The Art of Food

Nutrition PyramidFollowing injuries, it is paramount that dancers recover as quickly as possible, and diet can particularly aid this. And it’s not just about what you eat, it’s about what you shouldn’t eat too; junk food fills holes without providing any nutrients, just empty calories, and caffeine reduces bone-mineral density and increase fluid loss.

In order to promote healing, the following foods are of particular benefit: produce, dairy and meat aisles, rather than pre-packaged goods.
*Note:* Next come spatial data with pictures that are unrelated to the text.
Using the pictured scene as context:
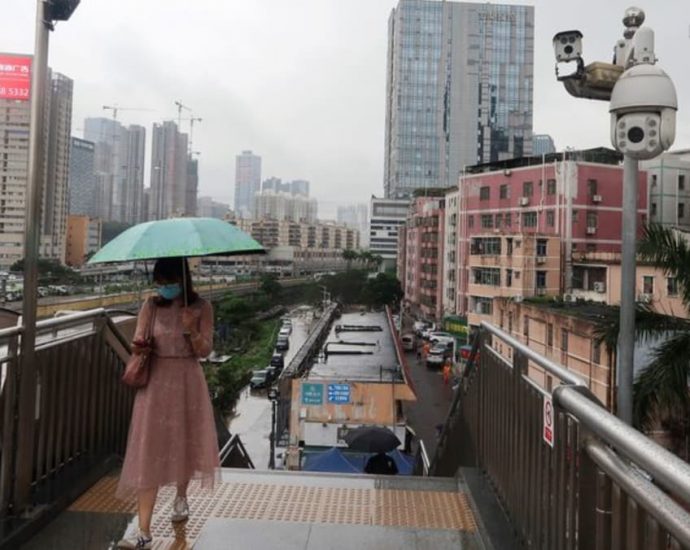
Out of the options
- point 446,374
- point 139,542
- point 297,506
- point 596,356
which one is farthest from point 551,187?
point 139,542

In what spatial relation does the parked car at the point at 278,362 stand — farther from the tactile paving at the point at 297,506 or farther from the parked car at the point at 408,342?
the tactile paving at the point at 297,506

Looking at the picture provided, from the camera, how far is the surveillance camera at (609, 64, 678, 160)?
351 cm

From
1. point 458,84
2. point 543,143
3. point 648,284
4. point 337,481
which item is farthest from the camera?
point 543,143

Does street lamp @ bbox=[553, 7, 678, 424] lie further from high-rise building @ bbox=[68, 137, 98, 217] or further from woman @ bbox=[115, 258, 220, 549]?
high-rise building @ bbox=[68, 137, 98, 217]

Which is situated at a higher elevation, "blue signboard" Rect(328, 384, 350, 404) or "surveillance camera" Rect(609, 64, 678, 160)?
"surveillance camera" Rect(609, 64, 678, 160)

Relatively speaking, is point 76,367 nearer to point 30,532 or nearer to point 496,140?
point 30,532

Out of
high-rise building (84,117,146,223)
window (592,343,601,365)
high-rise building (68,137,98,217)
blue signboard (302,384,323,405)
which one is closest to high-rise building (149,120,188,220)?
high-rise building (84,117,146,223)

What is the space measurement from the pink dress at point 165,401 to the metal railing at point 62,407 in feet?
1.68

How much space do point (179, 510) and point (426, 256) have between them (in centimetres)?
4200

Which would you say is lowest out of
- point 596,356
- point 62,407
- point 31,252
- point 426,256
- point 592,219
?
point 596,356

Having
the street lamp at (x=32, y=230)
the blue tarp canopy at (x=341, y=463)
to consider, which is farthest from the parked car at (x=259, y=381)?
the street lamp at (x=32, y=230)

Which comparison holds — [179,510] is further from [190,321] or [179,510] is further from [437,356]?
[437,356]

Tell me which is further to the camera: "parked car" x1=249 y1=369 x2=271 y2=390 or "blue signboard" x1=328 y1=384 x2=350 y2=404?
"parked car" x1=249 y1=369 x2=271 y2=390

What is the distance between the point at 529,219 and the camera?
29.8 m
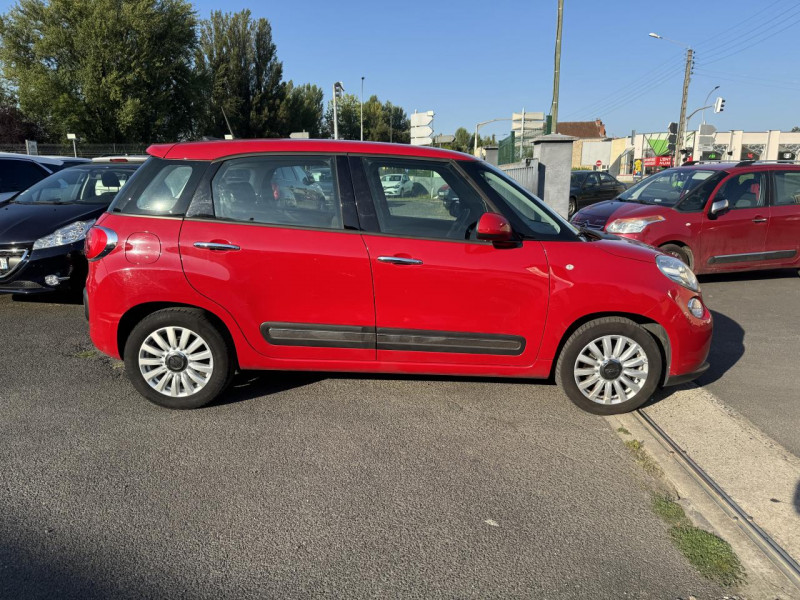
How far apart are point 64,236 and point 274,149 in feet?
11.9

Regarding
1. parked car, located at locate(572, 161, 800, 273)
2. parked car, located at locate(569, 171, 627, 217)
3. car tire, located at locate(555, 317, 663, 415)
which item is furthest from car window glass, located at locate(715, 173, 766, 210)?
parked car, located at locate(569, 171, 627, 217)

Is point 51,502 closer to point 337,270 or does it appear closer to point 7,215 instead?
point 337,270

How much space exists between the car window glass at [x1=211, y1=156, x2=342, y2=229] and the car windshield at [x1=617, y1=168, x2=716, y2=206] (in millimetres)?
5986

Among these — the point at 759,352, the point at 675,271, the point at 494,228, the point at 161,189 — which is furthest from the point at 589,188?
the point at 161,189

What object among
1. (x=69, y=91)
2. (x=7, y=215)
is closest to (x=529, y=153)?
(x=7, y=215)

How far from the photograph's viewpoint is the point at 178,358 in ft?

Every nutrient plays a part in recovering from injuries, particularly protein, vitamin D and vitamin C. For calcium choose milk, yogurt, low-fat cheese and almonds; for vitamin A try sweet potato, carrots, blue/orange/purple fruits and vegetables; gain vitamin C with broccoli, citrus fruits and berries; to increase magnesium have almonds, spinach, pumpkin and ground flaxseeds; for omega-3 fatty acids: walnuts, ground flaxseeds, beans, wild salmon; and for protein: milk, eggs, tofu, beans and lean meat.

To ensure strong bones, rather than gorging on milk and other calcium-filled products, try adding a little more virgin olive oil to you meals, such as salad or pasta. The Journal of Clinical Endocrinology & Metabolism reports that men put on diets that included the Mediterranean staple showed a significant increase in levels of osteocalcin, a marker of healthy bone formation.

Another unexpected food tip is to use juice to stay slim. Juice is usually associated with ‘bad foods’ due to its high sugar content, however if you’re craving a fruity drink, try watermelon juice. A recent study published in The Journal of Nutritional Biochemistry found that an amino acid in watermelon juice called citrulline might help with weight maintenance.